In the immediate term, governments and international financial institutions (IFIs) must support debt reform and debt cancellation to resolve the debt crisis in which debt-service payments undermine the fulfillment of human rights and the provision of public services. Government action must directly support people, not corporations, with financial support through response and recovery, as called for in the People’s Bailout in the United States.

In the longer term, they must take action to shift money within global and national economies. They should reallocate money from the $1.8 trillion in annual global military expenditures to the care economy, social protection and climate justice, supporting peace rather than perpetuating cycles of conflict.

We must also address illicit tax flows and tax havens through a global tax body and global tax reporting; enact tax justice measures to reduce sales and consumption taxes on the poorest, and end tax incentives for corporations; redistribute wealth and financial capital toward public social services, reducing the disproportionate influence of a handful of powerful individuals and multinational corporations; and urge  banks and insurance companies to divest out of fossil fuels, and international finance institutions to withdraw from fossil fuel projects, while reinvesting in rights-based, gender-transformative, sustainable projects.

A Global Challenge Requires Multilateral Solutions

The world needs a feminist, just, and sustainable recovery, but, to achieve our goals, we need a coordinated global response and the political will to drive the necessary transformative change.

The world already faced a crisis in multilateralism pre-COVID-19, with nationalist and authoritarian governments from the United States to Brazil and the Philippines to Hungary forgoing international cooperation and favoring xenophobic, isolationist actions that shun the multilateral systems rules-based international cooperation, which is meant to facilitate problem-solving with regard to global challenges like those outlined above. 

Likewise, the world already faced daunting global issues like wealth inequality, ongoing conflict, climate change, food insecurity, debt crises, and human rights violations, which have visceral on-ground and localized impacts, especially on marginalized people and communities. The inequalities and inequities that arise from multiple and intersecting forms of discrimination are compounded and magnified by both the COVID-19 disease itself and the responses to it.

Feminists worldwide know what must be done and have the expertise and skills to implement the bold agenda necessary for a just and sustainable recovery.
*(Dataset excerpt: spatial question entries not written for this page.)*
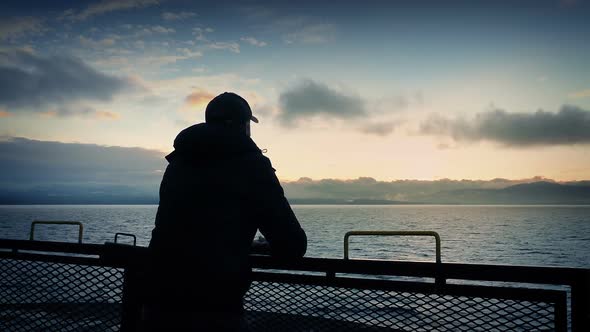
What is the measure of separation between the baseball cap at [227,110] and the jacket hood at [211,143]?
0.09 meters

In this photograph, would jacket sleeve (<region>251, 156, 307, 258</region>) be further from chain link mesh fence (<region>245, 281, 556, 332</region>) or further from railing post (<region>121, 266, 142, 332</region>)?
railing post (<region>121, 266, 142, 332</region>)

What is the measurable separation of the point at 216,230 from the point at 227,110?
2.09 feet

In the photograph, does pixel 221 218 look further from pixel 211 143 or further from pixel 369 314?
pixel 369 314

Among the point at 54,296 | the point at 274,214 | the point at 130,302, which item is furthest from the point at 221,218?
the point at 54,296

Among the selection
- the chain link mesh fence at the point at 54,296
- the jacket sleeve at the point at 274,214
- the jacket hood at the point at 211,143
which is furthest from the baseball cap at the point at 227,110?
the chain link mesh fence at the point at 54,296

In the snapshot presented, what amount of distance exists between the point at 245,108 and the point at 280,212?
2.09 feet

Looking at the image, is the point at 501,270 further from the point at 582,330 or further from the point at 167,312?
the point at 167,312

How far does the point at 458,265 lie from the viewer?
7.64 ft

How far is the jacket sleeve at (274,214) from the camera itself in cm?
189

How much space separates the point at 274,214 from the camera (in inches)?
74.7

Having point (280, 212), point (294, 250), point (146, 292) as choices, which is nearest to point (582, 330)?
point (294, 250)

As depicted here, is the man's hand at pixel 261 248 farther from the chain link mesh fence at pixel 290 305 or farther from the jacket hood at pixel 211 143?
the jacket hood at pixel 211 143

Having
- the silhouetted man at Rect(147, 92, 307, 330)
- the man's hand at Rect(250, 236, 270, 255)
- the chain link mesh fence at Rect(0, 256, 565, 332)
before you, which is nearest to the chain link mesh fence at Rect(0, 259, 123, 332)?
the chain link mesh fence at Rect(0, 256, 565, 332)

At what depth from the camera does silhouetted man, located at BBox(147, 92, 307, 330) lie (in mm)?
1874
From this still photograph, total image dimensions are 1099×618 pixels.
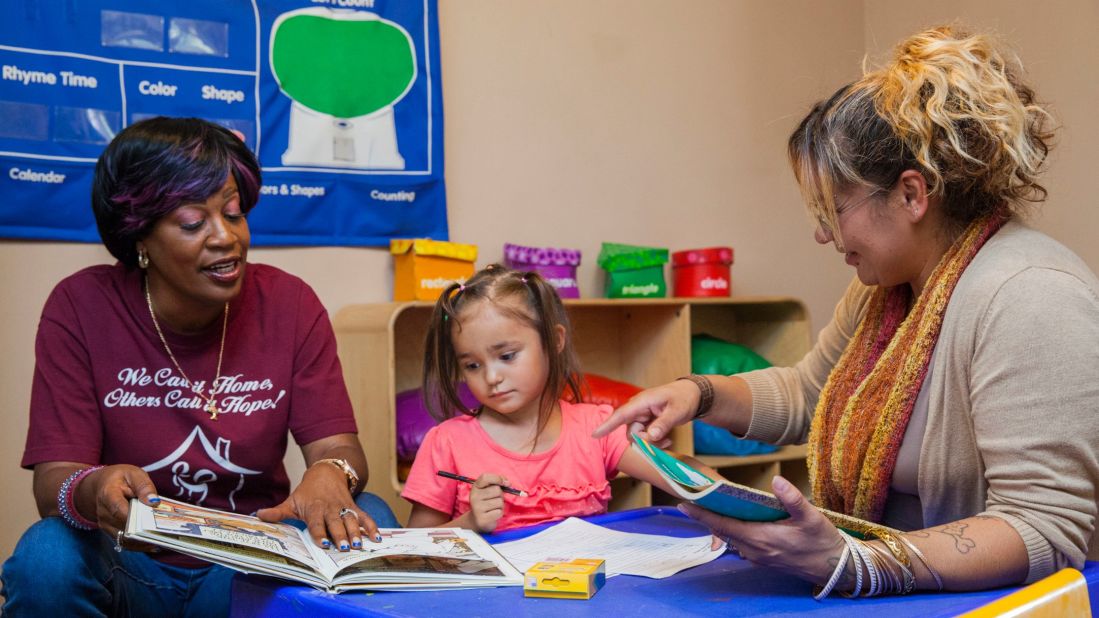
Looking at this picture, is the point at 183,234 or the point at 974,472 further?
the point at 183,234

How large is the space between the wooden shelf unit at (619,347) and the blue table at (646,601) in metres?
1.35

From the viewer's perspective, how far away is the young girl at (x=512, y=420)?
1.90 metres

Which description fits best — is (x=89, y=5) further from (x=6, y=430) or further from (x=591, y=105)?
(x=591, y=105)

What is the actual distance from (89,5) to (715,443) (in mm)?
2147

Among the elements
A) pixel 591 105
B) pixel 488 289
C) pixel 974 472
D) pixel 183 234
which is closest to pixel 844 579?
pixel 974 472

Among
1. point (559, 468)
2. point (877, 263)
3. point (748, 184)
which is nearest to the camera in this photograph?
point (877, 263)

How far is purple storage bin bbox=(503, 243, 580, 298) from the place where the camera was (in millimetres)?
3025

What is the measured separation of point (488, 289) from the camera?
2.00m

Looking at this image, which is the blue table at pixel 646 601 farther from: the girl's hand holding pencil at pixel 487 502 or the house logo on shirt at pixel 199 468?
the house logo on shirt at pixel 199 468

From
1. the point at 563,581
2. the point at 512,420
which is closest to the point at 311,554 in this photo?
the point at 563,581

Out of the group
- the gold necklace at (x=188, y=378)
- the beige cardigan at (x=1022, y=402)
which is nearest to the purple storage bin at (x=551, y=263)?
the gold necklace at (x=188, y=378)

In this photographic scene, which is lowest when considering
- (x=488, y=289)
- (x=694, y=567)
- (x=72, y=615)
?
(x=72, y=615)

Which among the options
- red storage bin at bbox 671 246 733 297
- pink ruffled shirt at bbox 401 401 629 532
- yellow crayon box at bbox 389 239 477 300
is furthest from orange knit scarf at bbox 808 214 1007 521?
red storage bin at bbox 671 246 733 297

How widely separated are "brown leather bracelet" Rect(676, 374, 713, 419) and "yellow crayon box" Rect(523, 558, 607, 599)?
22.3 inches
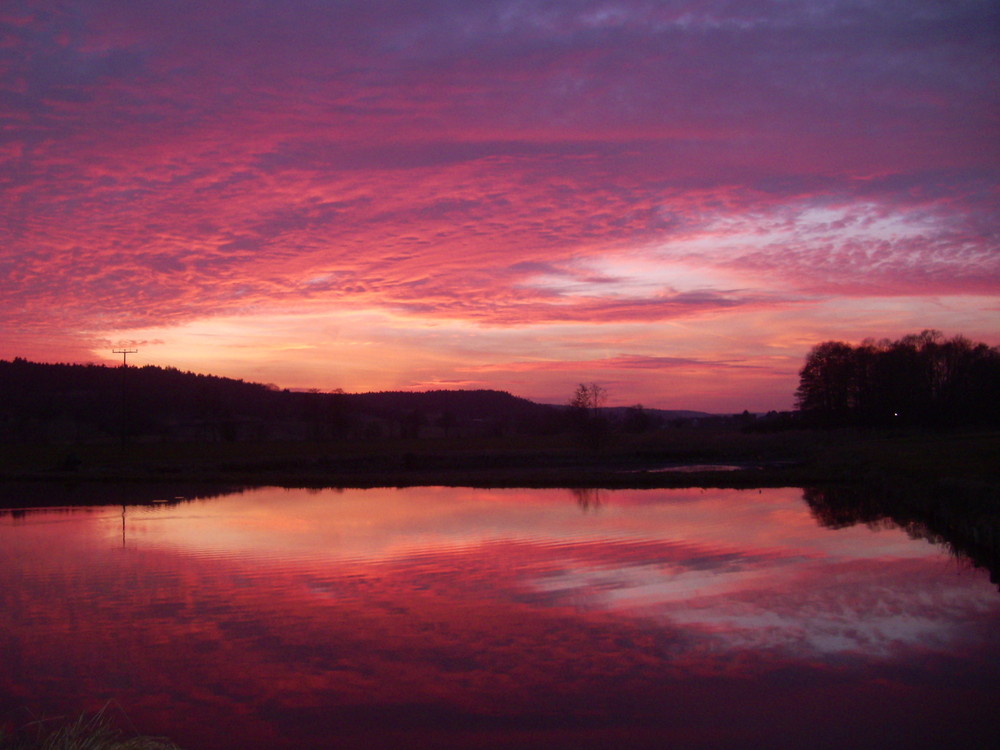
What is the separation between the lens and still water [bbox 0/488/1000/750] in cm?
792

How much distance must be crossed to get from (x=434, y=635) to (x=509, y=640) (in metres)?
1.07

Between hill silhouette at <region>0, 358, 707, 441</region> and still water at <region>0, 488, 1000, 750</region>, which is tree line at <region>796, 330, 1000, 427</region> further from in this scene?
still water at <region>0, 488, 1000, 750</region>

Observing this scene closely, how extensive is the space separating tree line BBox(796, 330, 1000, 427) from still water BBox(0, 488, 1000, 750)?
6094 cm

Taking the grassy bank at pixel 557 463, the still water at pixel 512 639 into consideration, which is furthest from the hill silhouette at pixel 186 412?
the still water at pixel 512 639

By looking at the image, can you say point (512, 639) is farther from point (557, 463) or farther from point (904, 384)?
point (904, 384)

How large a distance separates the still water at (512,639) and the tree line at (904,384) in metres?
60.9

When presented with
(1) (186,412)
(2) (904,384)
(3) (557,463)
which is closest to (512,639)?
(3) (557,463)

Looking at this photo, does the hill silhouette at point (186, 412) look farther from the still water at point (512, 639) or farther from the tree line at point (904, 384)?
the still water at point (512, 639)

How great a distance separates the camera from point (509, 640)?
10.6 m

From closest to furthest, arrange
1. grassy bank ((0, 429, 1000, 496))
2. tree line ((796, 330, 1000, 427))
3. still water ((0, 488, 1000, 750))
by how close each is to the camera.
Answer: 1. still water ((0, 488, 1000, 750))
2. grassy bank ((0, 429, 1000, 496))
3. tree line ((796, 330, 1000, 427))

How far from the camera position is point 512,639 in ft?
34.8

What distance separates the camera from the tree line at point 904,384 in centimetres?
7169

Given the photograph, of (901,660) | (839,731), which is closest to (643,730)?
(839,731)

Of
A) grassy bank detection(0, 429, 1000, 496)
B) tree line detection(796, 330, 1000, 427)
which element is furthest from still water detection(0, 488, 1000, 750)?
tree line detection(796, 330, 1000, 427)
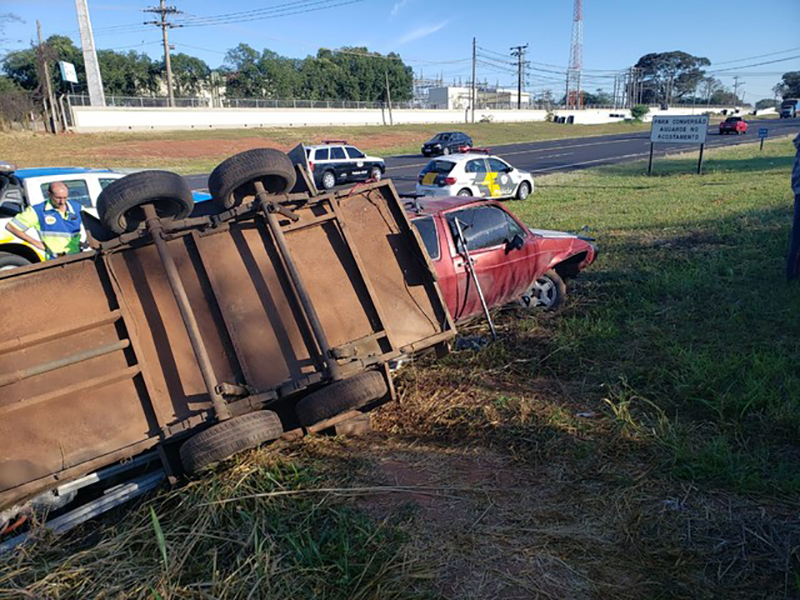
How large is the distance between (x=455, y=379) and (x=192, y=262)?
8.43 ft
But we can only be successful if governments and international institutions like the United Nations muster the political will for real change: 

- In the 75th anniversary year of the UN, positioning itself as a vital institution for international cooperation, the UN offers Member States the opportunity to showcase their political will to be transformative and integrative.

- States come together on an equal footing at the UN to make commitments, set norms, and resolve conflicts, and this is a pivotal moment for all States to take a leadership role in main policy areas of the global recovery.

- The UN can support political will by ensuring inclusive, accessible, secure spaces where governments and civil society can work together to identify goals, action steps, and accountability measures.

- Financial and technological support to developing countries will enable these countries to deal with the crisis and demonstrate that industrialized countries back up their political will by actions.

- IFIs in particular can demonstrate commitment to a just recovery through debt cancellation, grants for actions that meet the principles and actions set out here, and ensuring that projects advance equality.

- Many UN agencies have funds tied to the directives of donor countries. Those donor countries should commit additional funds to just, sustainable COVID recovery.

- The Secretary-General has a bigger platform than he has had at almost any time in his tenure. This is a moment to share the components of a feminist, just, sustainable recovery and galvanize people to push their leaders to act.